Basically, the script produces a text file in files/
directory inside the current directory (i.e., the directory of the script) with '_3sets.txt' suffix (for example, MESOS_deep-se_3sets.txt).
This file will guide the preprocessing script to divide the data set.
preprocess_storypoint.py
This script receives three arguments, the first one is the path to the data, the second one is the project name (i.e., data file name), and the third onee is the repository name which is actually the name of the pre-training file. The third argument is optional.
The script reads the data file and looks for a file with the project name and '_3sets.txt' suffix created in the previous step. If found, the file is used to split the dataset.
Then the preprocess.py
script is used to tokenise the titles and the descriptions of the issues for each of the splits.

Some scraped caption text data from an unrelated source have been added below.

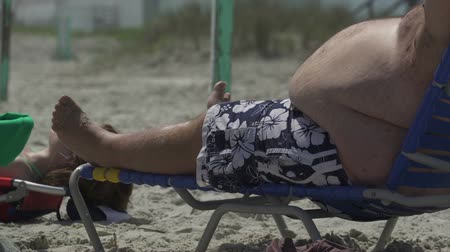 paunchy : An obese man lounging on a beach.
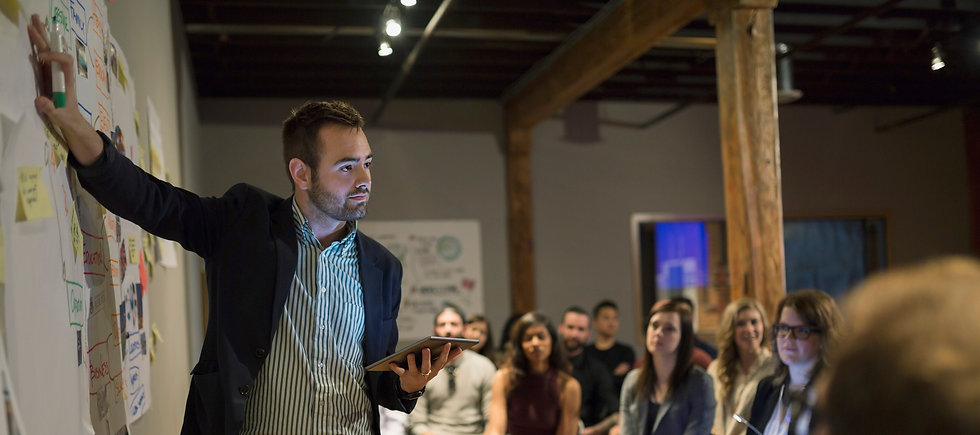 man presenting to a group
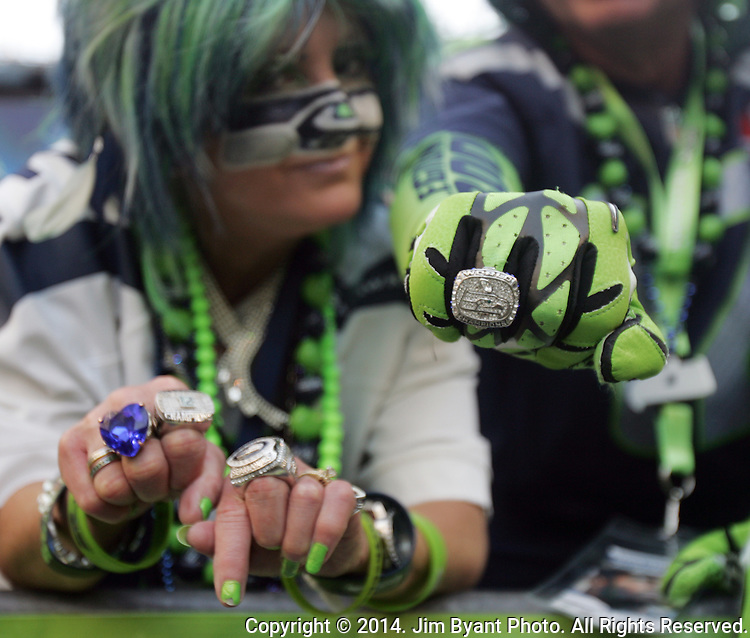 Seattle Seahawks fans show off their replica Conference and Super Bowl Championship rings during the game against the  Denver Broncos at CenturyLink Field in Seattle, Washington on September 21, 2014. The Seahawks won 26-20 in overtime.    ©2014. Jim Bryant Photo. All rights Reserved.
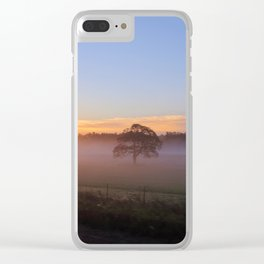SOLITARY TREE ENCASED IN FOG WITH SUN RISING Clear iPhone Case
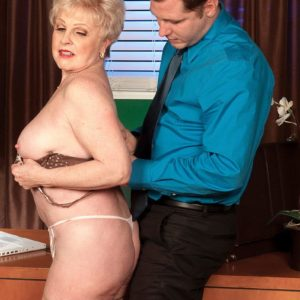 Grannie XXX video starlet Jewel seducing sex from junior boy in work place wearing tan hose
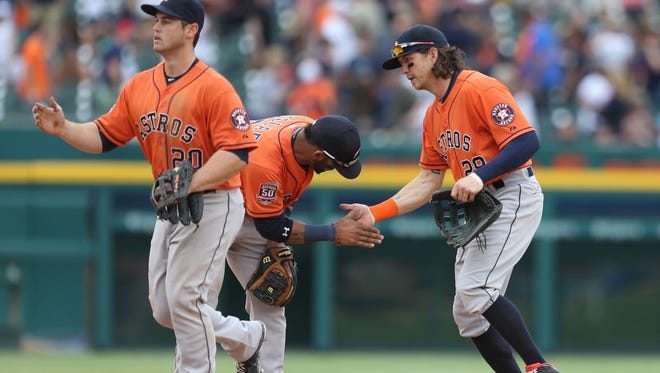 The Houston Astros celebrate their 10-8 win over the Tigers on Sunday, May 24, 2015 at Comerica Park in Detroit.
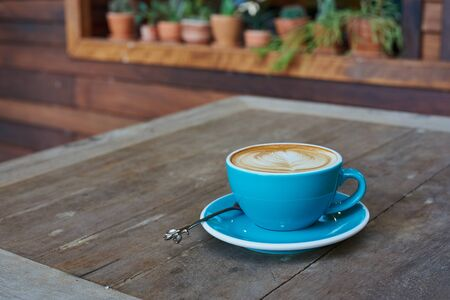 Blue Cup Of Coffee With Latte Art On Wood Table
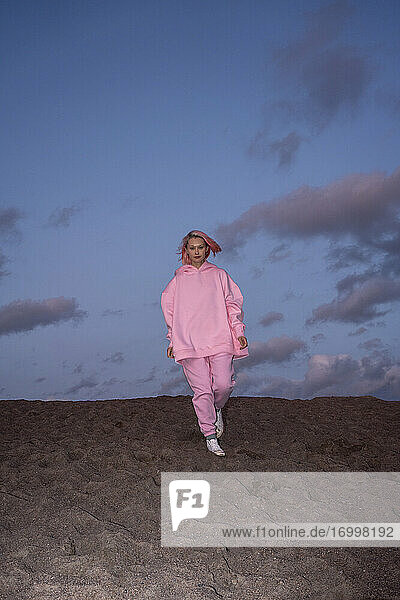 Portrait of young woman with pink hair wearing pink hooded shirt on beach at sunset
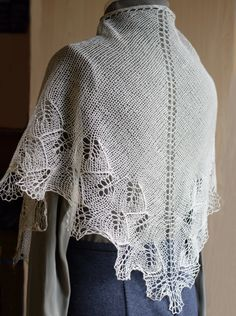 """Supersoft and feather light! Made from beige luxurious cashmere and silk blend yarn with a feathery pattern.  It will add that little extra luxury feeling even with the simplest dress. It shimmers and reflects the colors around it due to the silk content.   This super elegant little triangle shawlette was hand knit by me. Ready to ship! ---------------------------- Measurements are: width 56"""" (140cm), length 20"""" (50cm) Weight only 0.88 oz (25g)."""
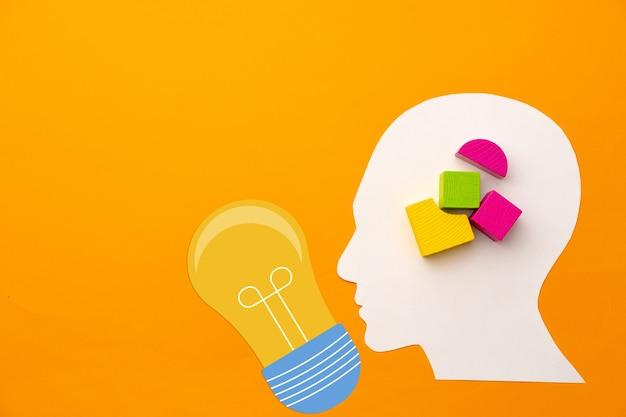 Sagoma di testa papercut con pezzi di costruttore di giocattoli su sfondo giallo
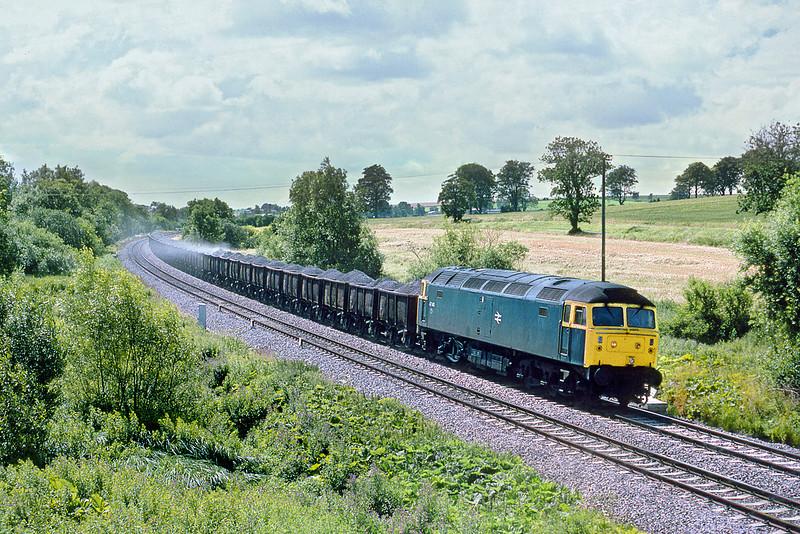 31st Jul 86:  47410 runs downhill near Bedwyn with a load of spent ballast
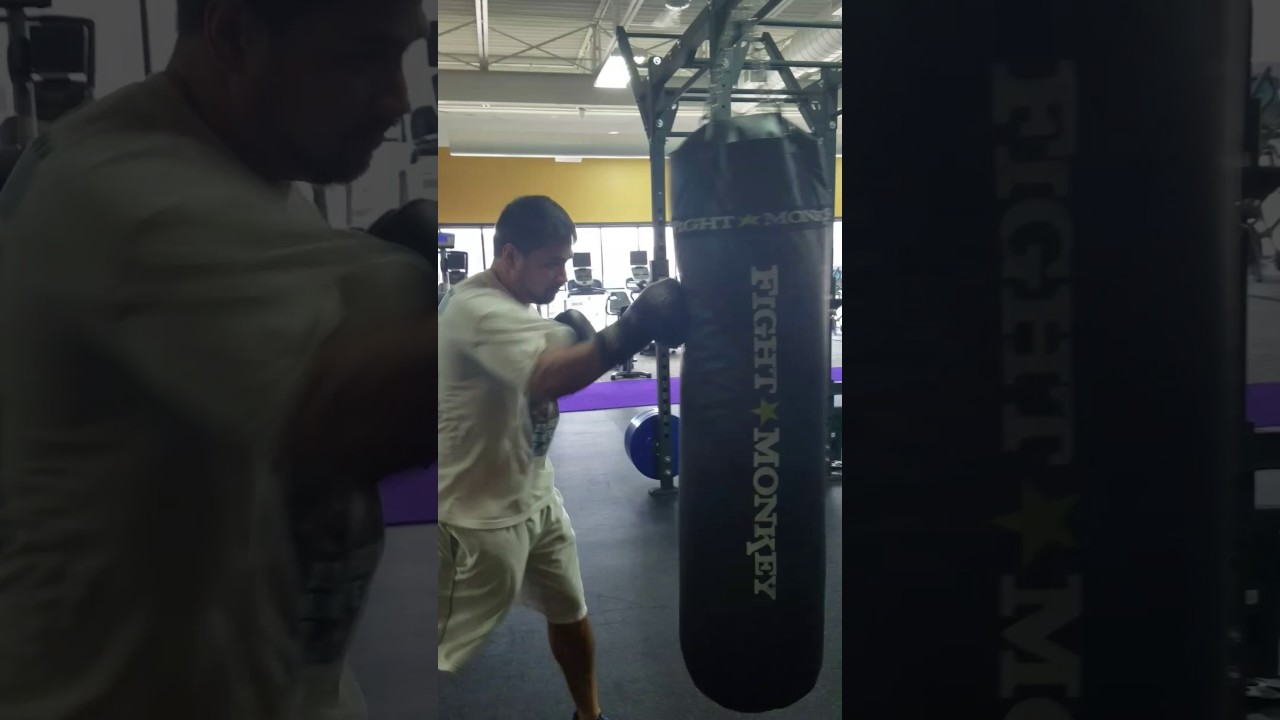 How To Hit A 200 Pound Heavy Bag And Use Combo Hooks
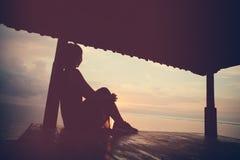 Woman enjoying sunrise near ocean, silhouette. Young woman enjoying sunrise, silhouette. Vintage color Stock Photo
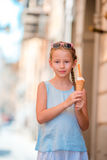 Adorable little girl eating ice-cream outdoors at summer. Cute kid enjoying real italian gelato near Gelateria in Rome Stock Image
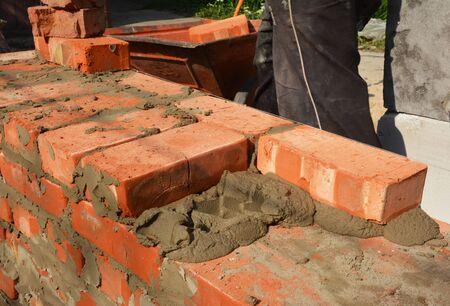 Bricklaying hhouse wall. Masonry Techniques. Bricklayers hands in masonry gloves bricklaying photo.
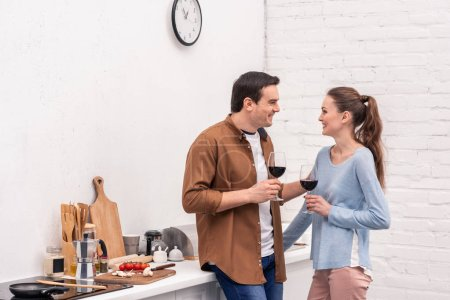 beautiful adult couple with glasses of wine spending time together at kitchen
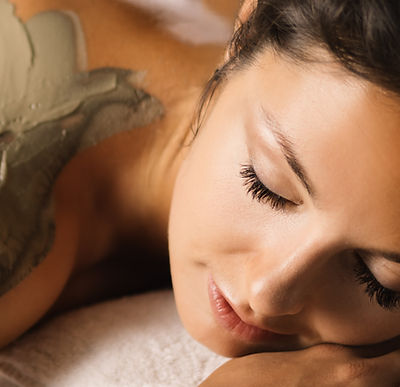 The girl enjoys mud body mask in a spa s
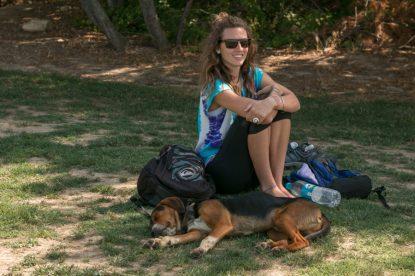 A sleepy dog right next to Tegan sitting on the grass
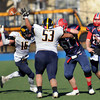 CARL RUSSO/Staff photo. Central Catholic's quarterback, Mike Milano, right, makes the pass. He had two touchdown passes and ran for a touchdown in Thursday game. Central defeated Andover 44-18 in the Thanksgiving Day game. 11/28/2013.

Finally all the chunks of the data are bundled together and stored as a single pickled file named '[project_name].pkl.gz' inside files/
directory in the the current path.
preprocess.py
This script uses tokenizer.perl
to tokenise the set of sentences. If tokeniser did not work, consider changing the tokeniser command at line 6:
tokenizer_cmd = ['/usr/bin/perl', 'tokenizer.perl', '-l', 'en', '-q', '-']
The first argument of the command is the path to Perl installation directory, which needs to be corrected based on your OS and customised installations.
The tokenizer.perl
script is included in the package in the current directory.
preprocess_pretrain.py
This script receives two arguments, the first is the path to the pre-training data, and the second is the data file name, which is the name of the repository.
After reading the file, it divides the issues in a 2-1 ratio, using two-third for training and one-third for validation purpose.
After tokenisation, it produces and stores inside files/
directory in the current directory two files, one with .pkl.gz
extension which contains the tokenised text for pre-training, and the other with .dict.pkl.gz
extension which contains a dictionary build upon the pre-training text and used by preprocess_storypoint.py
, in case pre-training used for Deep-SE.